In patria l’uscita a sorpresa è stata rilanciata dalle principali testate (Mikiki, OTOTOY, Music Natalie, Billboard JAPAN etc..) che hanno apprezzato l’aumento di elementi jazz/latin/mood kayō e la profondità d’insieme; al contempo, l’annuncio di un tour esteso con finale al Zepp DiverCity segnala un radicamento reale – seppur di nicchia – anche sul mercato giapponese, a conferma che non si tratta di un fenomeno solo d’esportazione. All'interno della loro discografia, “Yuki” non attenua l’intensità: la rifocalizza – meno urto frontale, più persuasione strutturale; meno climax isolati, più continuità di sviluppo – ed è la prova in cui l’ibrido tra canzone, jazz-rock e progressive rock diventa identità compiuta: tra le righe, il loro lavoro più centrato finora.

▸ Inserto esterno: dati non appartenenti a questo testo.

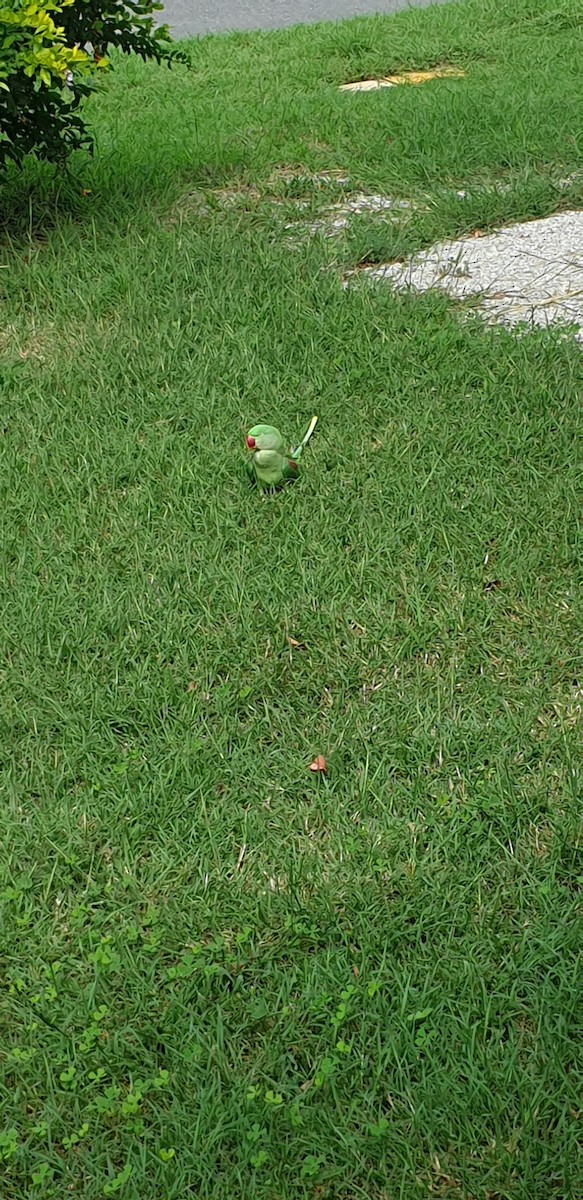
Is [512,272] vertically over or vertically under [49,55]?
under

(*) Nota — mood kayō (ムード歌謡): filone della canzone giapponese dell’era Shōwa affermatosi tra fine anni 50 e 60; un pop “da night club” che intreccia melodie sentimentali con armonie e pulsazioni jazz/latin (beguine, rumba, slow-fox), orchestrazioni morbide e canto da crooner. Si distingue dall’enka (più tradizionale e declamato) per postura lounge/urbana e fa da ponte verso il successivo city pop degli anni Settanta.